Duprie has also chronicled her home renovations extensively online, including a Lake Arrowhead project. She tapped interior designer Martha Mulholland for that and for the new Wyeth store, which has a Spanish Colonial feel, with warm stucco walls, reclaimed brick floors, a fireplace, custom chandelier fabricated from native plants, flowers and cotton bolls (a nod to Duprie’s roots as the daughter of a Texas cotton farmer).
“My aunt had a store in Chicago where I worked during college,” she said of cutting her teeth at Celeste Turner, adding that, amusingly, that store actually stocked Velvet by Graham and Spencer T-shirts. “Despite my history in social media, I like seeing people and helping them in the dressing room.”

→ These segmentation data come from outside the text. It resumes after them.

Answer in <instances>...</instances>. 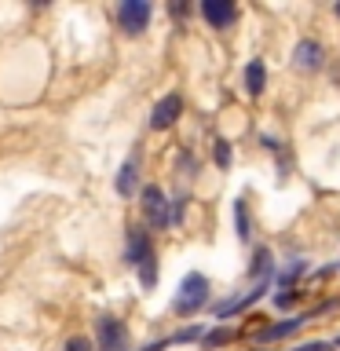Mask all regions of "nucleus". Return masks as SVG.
I'll use <instances>...</instances> for the list:
<instances>
[{
	"instance_id": "nucleus-1",
	"label": "nucleus",
	"mask_w": 340,
	"mask_h": 351,
	"mask_svg": "<svg viewBox=\"0 0 340 351\" xmlns=\"http://www.w3.org/2000/svg\"><path fill=\"white\" fill-rule=\"evenodd\" d=\"M205 304H208V278L205 274H186L180 293H175V300H172V311L175 315H194V311H202Z\"/></svg>"
},
{
	"instance_id": "nucleus-2",
	"label": "nucleus",
	"mask_w": 340,
	"mask_h": 351,
	"mask_svg": "<svg viewBox=\"0 0 340 351\" xmlns=\"http://www.w3.org/2000/svg\"><path fill=\"white\" fill-rule=\"evenodd\" d=\"M150 15H154V8L147 0H125V4L117 8V22L125 33H143L150 26Z\"/></svg>"
},
{
	"instance_id": "nucleus-3",
	"label": "nucleus",
	"mask_w": 340,
	"mask_h": 351,
	"mask_svg": "<svg viewBox=\"0 0 340 351\" xmlns=\"http://www.w3.org/2000/svg\"><path fill=\"white\" fill-rule=\"evenodd\" d=\"M143 216H147L150 227H169V202H165L161 186H147L143 191Z\"/></svg>"
},
{
	"instance_id": "nucleus-4",
	"label": "nucleus",
	"mask_w": 340,
	"mask_h": 351,
	"mask_svg": "<svg viewBox=\"0 0 340 351\" xmlns=\"http://www.w3.org/2000/svg\"><path fill=\"white\" fill-rule=\"evenodd\" d=\"M95 340H99V351H121L125 348V322H117V318H99L95 322Z\"/></svg>"
},
{
	"instance_id": "nucleus-5",
	"label": "nucleus",
	"mask_w": 340,
	"mask_h": 351,
	"mask_svg": "<svg viewBox=\"0 0 340 351\" xmlns=\"http://www.w3.org/2000/svg\"><path fill=\"white\" fill-rule=\"evenodd\" d=\"M202 19L208 22L212 29H223L238 19V8L230 0H202Z\"/></svg>"
},
{
	"instance_id": "nucleus-6",
	"label": "nucleus",
	"mask_w": 340,
	"mask_h": 351,
	"mask_svg": "<svg viewBox=\"0 0 340 351\" xmlns=\"http://www.w3.org/2000/svg\"><path fill=\"white\" fill-rule=\"evenodd\" d=\"M180 114H183V99L175 95V92H169L161 99L158 106H154V114H150V128H169V125H175V121H180Z\"/></svg>"
},
{
	"instance_id": "nucleus-7",
	"label": "nucleus",
	"mask_w": 340,
	"mask_h": 351,
	"mask_svg": "<svg viewBox=\"0 0 340 351\" xmlns=\"http://www.w3.org/2000/svg\"><path fill=\"white\" fill-rule=\"evenodd\" d=\"M293 62H296V70H304V73L322 70V62H326L322 44H318V40H300V44H296V51H293Z\"/></svg>"
},
{
	"instance_id": "nucleus-8",
	"label": "nucleus",
	"mask_w": 340,
	"mask_h": 351,
	"mask_svg": "<svg viewBox=\"0 0 340 351\" xmlns=\"http://www.w3.org/2000/svg\"><path fill=\"white\" fill-rule=\"evenodd\" d=\"M128 260L136 263V267H143L147 260H154V249H150V234H147V230H132V238H128Z\"/></svg>"
},
{
	"instance_id": "nucleus-9",
	"label": "nucleus",
	"mask_w": 340,
	"mask_h": 351,
	"mask_svg": "<svg viewBox=\"0 0 340 351\" xmlns=\"http://www.w3.org/2000/svg\"><path fill=\"white\" fill-rule=\"evenodd\" d=\"M263 88H267V66H263L260 59H252L245 66V92L249 95H260Z\"/></svg>"
},
{
	"instance_id": "nucleus-10",
	"label": "nucleus",
	"mask_w": 340,
	"mask_h": 351,
	"mask_svg": "<svg viewBox=\"0 0 340 351\" xmlns=\"http://www.w3.org/2000/svg\"><path fill=\"white\" fill-rule=\"evenodd\" d=\"M307 322V318H289V322H282V326H267V329H260V340H278V337H289L296 333Z\"/></svg>"
},
{
	"instance_id": "nucleus-11",
	"label": "nucleus",
	"mask_w": 340,
	"mask_h": 351,
	"mask_svg": "<svg viewBox=\"0 0 340 351\" xmlns=\"http://www.w3.org/2000/svg\"><path fill=\"white\" fill-rule=\"evenodd\" d=\"M132 176H136V158H128L125 161V169H121V176H117V194H132Z\"/></svg>"
},
{
	"instance_id": "nucleus-12",
	"label": "nucleus",
	"mask_w": 340,
	"mask_h": 351,
	"mask_svg": "<svg viewBox=\"0 0 340 351\" xmlns=\"http://www.w3.org/2000/svg\"><path fill=\"white\" fill-rule=\"evenodd\" d=\"M139 278H143V285H147V289H154V282H158V260H147L139 267Z\"/></svg>"
},
{
	"instance_id": "nucleus-13",
	"label": "nucleus",
	"mask_w": 340,
	"mask_h": 351,
	"mask_svg": "<svg viewBox=\"0 0 340 351\" xmlns=\"http://www.w3.org/2000/svg\"><path fill=\"white\" fill-rule=\"evenodd\" d=\"M267 267H271V252L260 249V252H256V263L249 267V274H256V278H260V274H267Z\"/></svg>"
},
{
	"instance_id": "nucleus-14",
	"label": "nucleus",
	"mask_w": 340,
	"mask_h": 351,
	"mask_svg": "<svg viewBox=\"0 0 340 351\" xmlns=\"http://www.w3.org/2000/svg\"><path fill=\"white\" fill-rule=\"evenodd\" d=\"M216 165H219V169H227V165H230V143H223V139L216 143Z\"/></svg>"
},
{
	"instance_id": "nucleus-15",
	"label": "nucleus",
	"mask_w": 340,
	"mask_h": 351,
	"mask_svg": "<svg viewBox=\"0 0 340 351\" xmlns=\"http://www.w3.org/2000/svg\"><path fill=\"white\" fill-rule=\"evenodd\" d=\"M66 351H95V348H92V340H88V337H70V340H66Z\"/></svg>"
},
{
	"instance_id": "nucleus-16",
	"label": "nucleus",
	"mask_w": 340,
	"mask_h": 351,
	"mask_svg": "<svg viewBox=\"0 0 340 351\" xmlns=\"http://www.w3.org/2000/svg\"><path fill=\"white\" fill-rule=\"evenodd\" d=\"M234 213H238V234H241V241H245V238H249V223H245V205L238 202V208H234Z\"/></svg>"
},
{
	"instance_id": "nucleus-17",
	"label": "nucleus",
	"mask_w": 340,
	"mask_h": 351,
	"mask_svg": "<svg viewBox=\"0 0 340 351\" xmlns=\"http://www.w3.org/2000/svg\"><path fill=\"white\" fill-rule=\"evenodd\" d=\"M227 340H230V329H212L205 337V344H227Z\"/></svg>"
},
{
	"instance_id": "nucleus-18",
	"label": "nucleus",
	"mask_w": 340,
	"mask_h": 351,
	"mask_svg": "<svg viewBox=\"0 0 340 351\" xmlns=\"http://www.w3.org/2000/svg\"><path fill=\"white\" fill-rule=\"evenodd\" d=\"M293 351H329V344H322V340H311V344H300V348H293Z\"/></svg>"
},
{
	"instance_id": "nucleus-19",
	"label": "nucleus",
	"mask_w": 340,
	"mask_h": 351,
	"mask_svg": "<svg viewBox=\"0 0 340 351\" xmlns=\"http://www.w3.org/2000/svg\"><path fill=\"white\" fill-rule=\"evenodd\" d=\"M296 300V293H278V296H274V304H278V307H289Z\"/></svg>"
},
{
	"instance_id": "nucleus-20",
	"label": "nucleus",
	"mask_w": 340,
	"mask_h": 351,
	"mask_svg": "<svg viewBox=\"0 0 340 351\" xmlns=\"http://www.w3.org/2000/svg\"><path fill=\"white\" fill-rule=\"evenodd\" d=\"M337 15H340V4H337Z\"/></svg>"
}]
</instances>
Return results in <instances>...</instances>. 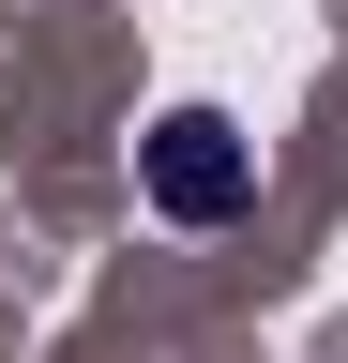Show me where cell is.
Segmentation results:
<instances>
[{
    "mask_svg": "<svg viewBox=\"0 0 348 363\" xmlns=\"http://www.w3.org/2000/svg\"><path fill=\"white\" fill-rule=\"evenodd\" d=\"M137 182H152L167 227H228V212L257 197V136H242L228 106H167V121L137 136Z\"/></svg>",
    "mask_w": 348,
    "mask_h": 363,
    "instance_id": "1",
    "label": "cell"
}]
</instances>
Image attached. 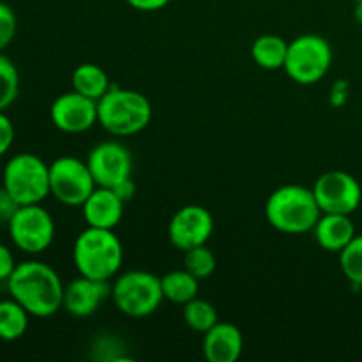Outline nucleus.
<instances>
[{
    "label": "nucleus",
    "instance_id": "1",
    "mask_svg": "<svg viewBox=\"0 0 362 362\" xmlns=\"http://www.w3.org/2000/svg\"><path fill=\"white\" fill-rule=\"evenodd\" d=\"M62 279L53 267L37 260L21 262L7 279L9 296L20 303L30 317L48 318L62 310Z\"/></svg>",
    "mask_w": 362,
    "mask_h": 362
},
{
    "label": "nucleus",
    "instance_id": "2",
    "mask_svg": "<svg viewBox=\"0 0 362 362\" xmlns=\"http://www.w3.org/2000/svg\"><path fill=\"white\" fill-rule=\"evenodd\" d=\"M265 216L272 228L288 235L313 232L322 211L317 204L313 189L286 184L272 191L265 204Z\"/></svg>",
    "mask_w": 362,
    "mask_h": 362
},
{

The Wyeth launch collection (named after a favorite Andrew Wyeth quote, “I paint my life”) is comprised of 14 stock keeping units. Duprie’s favorite is the Santa Ynez barn jacket, with pockets lined in corduroy “so when you put your hand in its cozy,” she said. “And I like snaps, I’m a no-fuss kind of girl.”
As the range grows, she intends to keep prices low, ideally under $550. “I know my followers, and I know what they want to invest in…so I tried to let my metrics and analytics inform my decision-making in terms of the prices, and the pieces we’re designing,” she said of the collection, which is produced in Italy and China. The line will expand into silk separates, more dresses and accessories in the next year, all with the kind of California city-country lifestyle vibe that’s proven bankable with L.A. labels Jenni Kayne and The Great.
In addition to Wyeth, the store features vintage candlesticks and ceramics curated by Mulholland, and a selection of third-party goods, including wood jewelry by Sophie Monet, velvet headbands by Jennifer Behr, denim by AGolde, dresses by Merlette, boots by Aeyde and more.
Duprie will be looking to other influencers and social media platforms to help promote Wyeth.
“I love that more than me, me, me,” she said of becoming more behind-the-scenes. “I just started to TikTok, I’m almost 40, but I’m trying to have fun with it and be stupid and silly. After a few glasses of Chardonnay, it’s easier,” she laughed.
Wyeth has several upcoming collaborations planned, including with Lake Pajamas, Janessa Leone hats and a childrenswear range for summer. And Duprie hopes her second store will be in Runyon Group’s The Post in Montecito.
“I have big dreams for the brand. I’d be willing to wholesale it when we are ready. The first five years will be telling in terms of scaleability,” Duprie said. “But in 10 years, I hope to be a household name.”